What is expected: Restate the data exactly as given and keep the pictures out.

[Data excerpt — start]

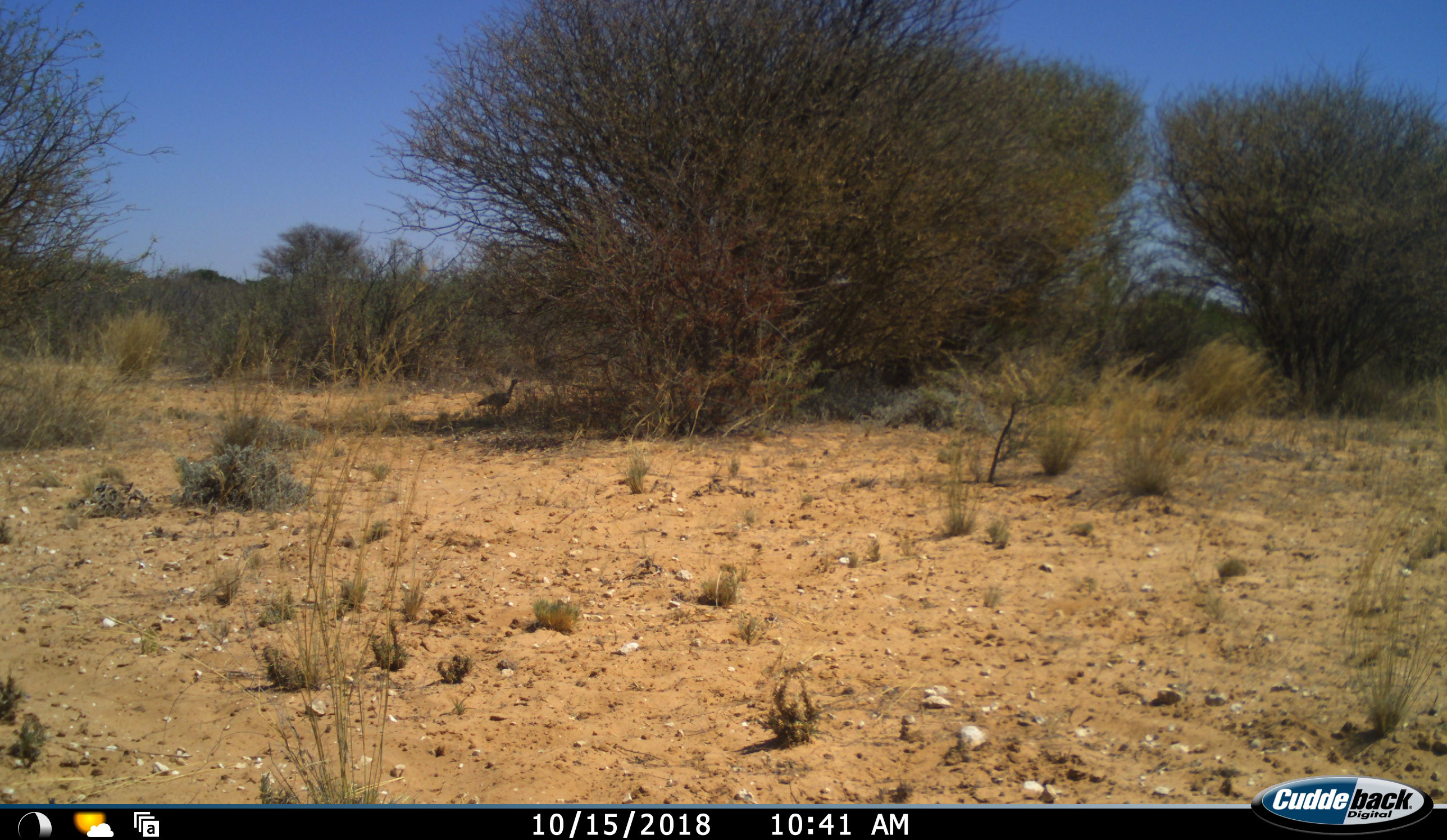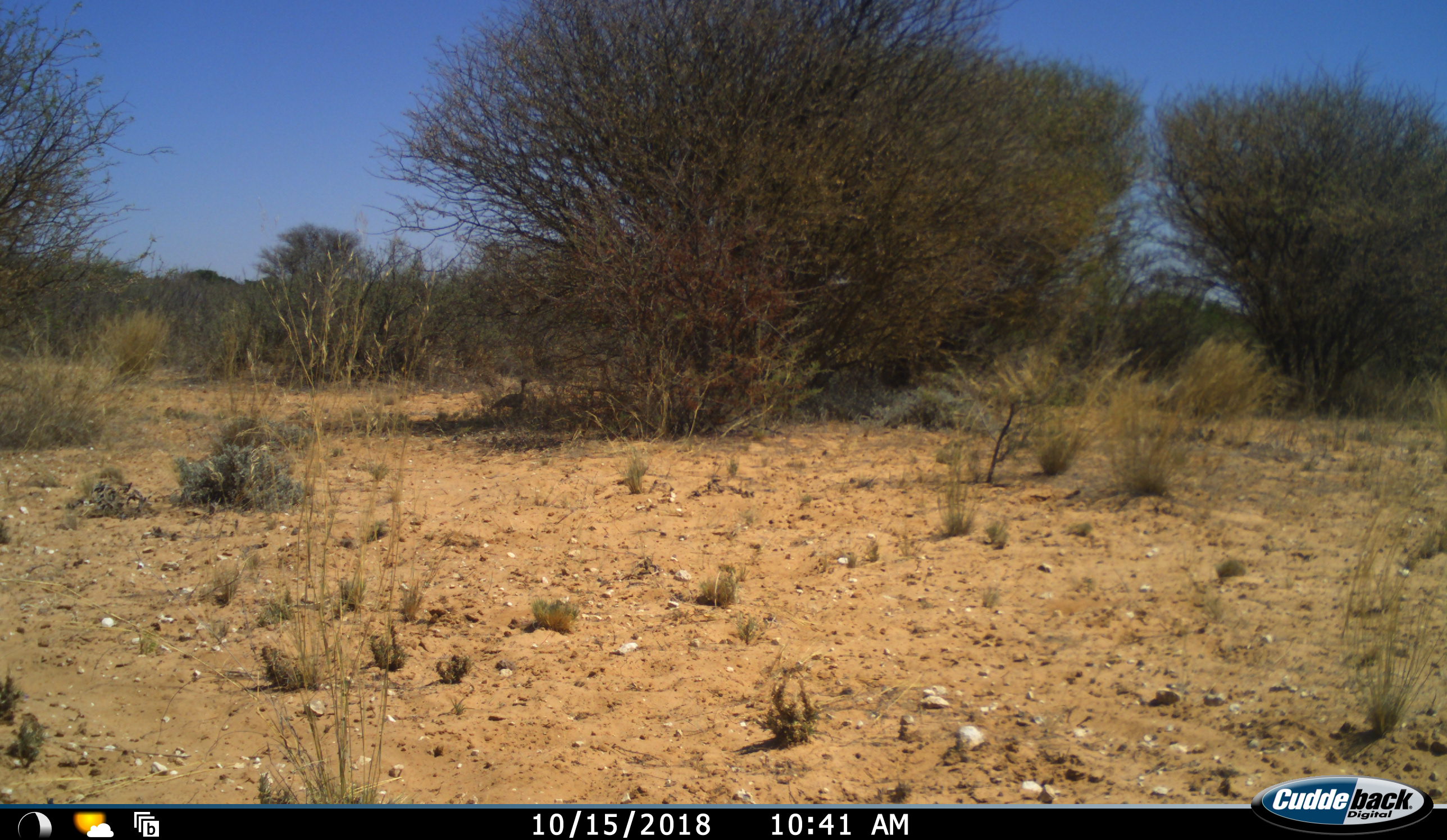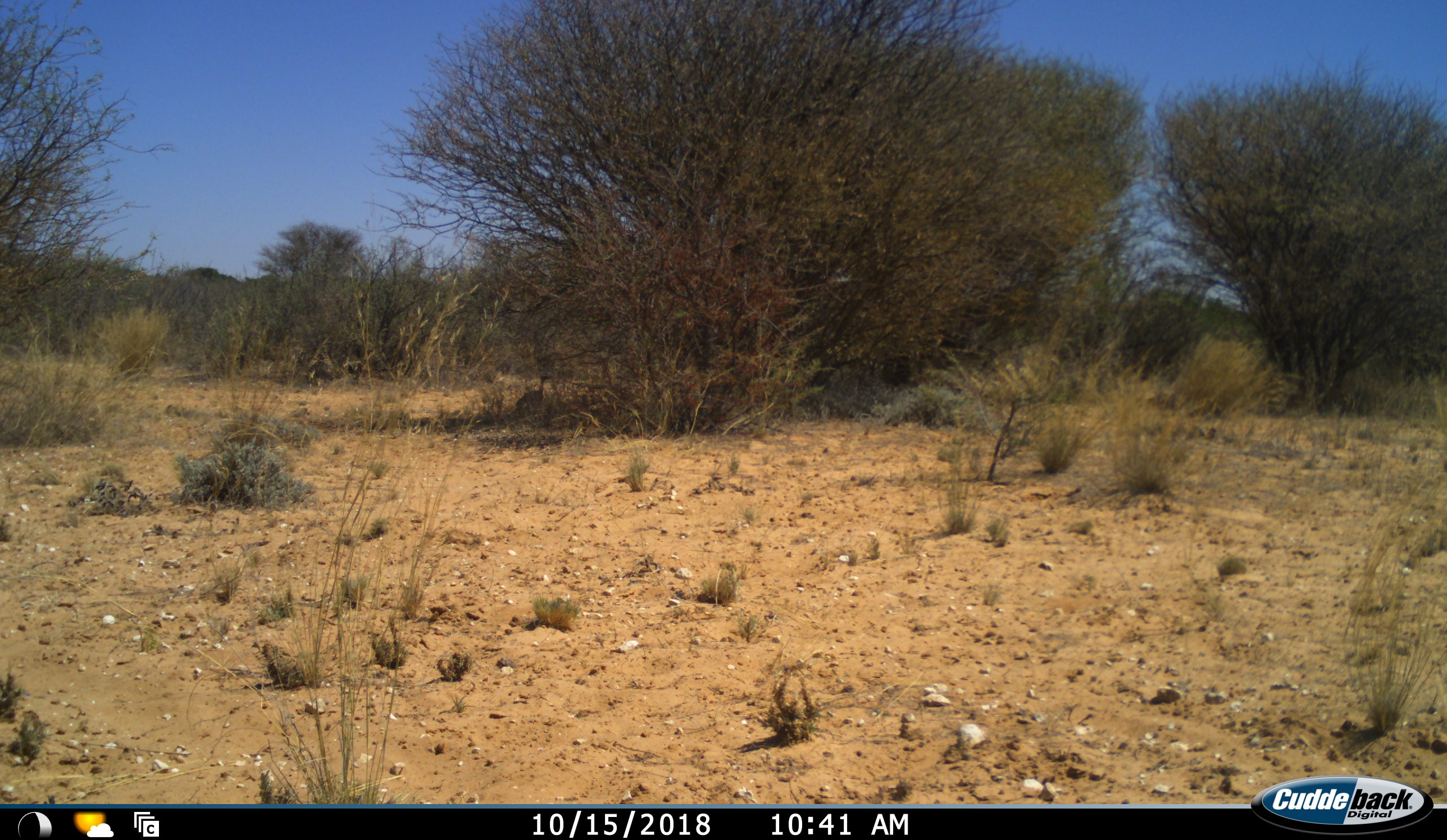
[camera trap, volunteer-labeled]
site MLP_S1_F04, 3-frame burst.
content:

[Data excerpt — finish]

Your response:
[camera trap, volunteer-labeled]
site MLP_S1_F04, 3-frame burst.
content:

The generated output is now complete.